Rotten: Black White & Gray raises provocative questions but can't answer them, or even frame them with total clarity.
Fresh: A modest chronicle of an audacious life.
Fresh: The movie makes its main point. Wagstaff was an important, complex, fascinating figure, well worth remembering.
Customer Reviews
Frustrating doc
An inelegant documentary about sophisticated, complex Sam Wagstaff. Ostensibly about both Wagstaff and Mapplethorpe and their relationship, the doc gives short shrift to Mapplethorpe, reinforcing stale observations of the photog as "manipulative" and even courting libel by accusing him of infecting Wagstaff with HIV, a preposterous notion when one considers how both men were promiscuous.
Featuring a melodramatic and rather ridiculous voice-over narration by Joan Juliet Buck, the exploration of Wagstaff's life, career and passions is marred by uninsightful asides, distracting musical score, and non-sequiter editing.

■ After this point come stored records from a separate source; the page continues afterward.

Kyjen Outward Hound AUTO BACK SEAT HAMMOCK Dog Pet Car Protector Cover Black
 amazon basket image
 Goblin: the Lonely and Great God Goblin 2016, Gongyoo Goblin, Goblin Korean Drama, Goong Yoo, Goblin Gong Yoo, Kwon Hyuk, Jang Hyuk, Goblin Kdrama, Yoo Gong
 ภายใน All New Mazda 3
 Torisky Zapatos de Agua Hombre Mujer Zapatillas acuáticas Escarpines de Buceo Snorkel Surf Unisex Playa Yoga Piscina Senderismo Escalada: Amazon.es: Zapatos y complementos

Only when the film focuses on Wagstaff's awe-inspiring and enormous photo collection does it delve deeper and achieves a "portrait"-like clarity of the man.
Best follow-up to Patti Smith
If you have read Patti Smith's New York Times Best Seller, this is pertinent viewing. Connecting the dots has never been so eye-opening and revealing. The New York that created Mapplethorpe parallel Montparnasse and Picasso just decades apart. While that New York may be forever altered in the new streets and avenues of today, this film brings it back to life. Wagstaff will be a name you can not forget after seeing his journey through discovering the art of the photograph.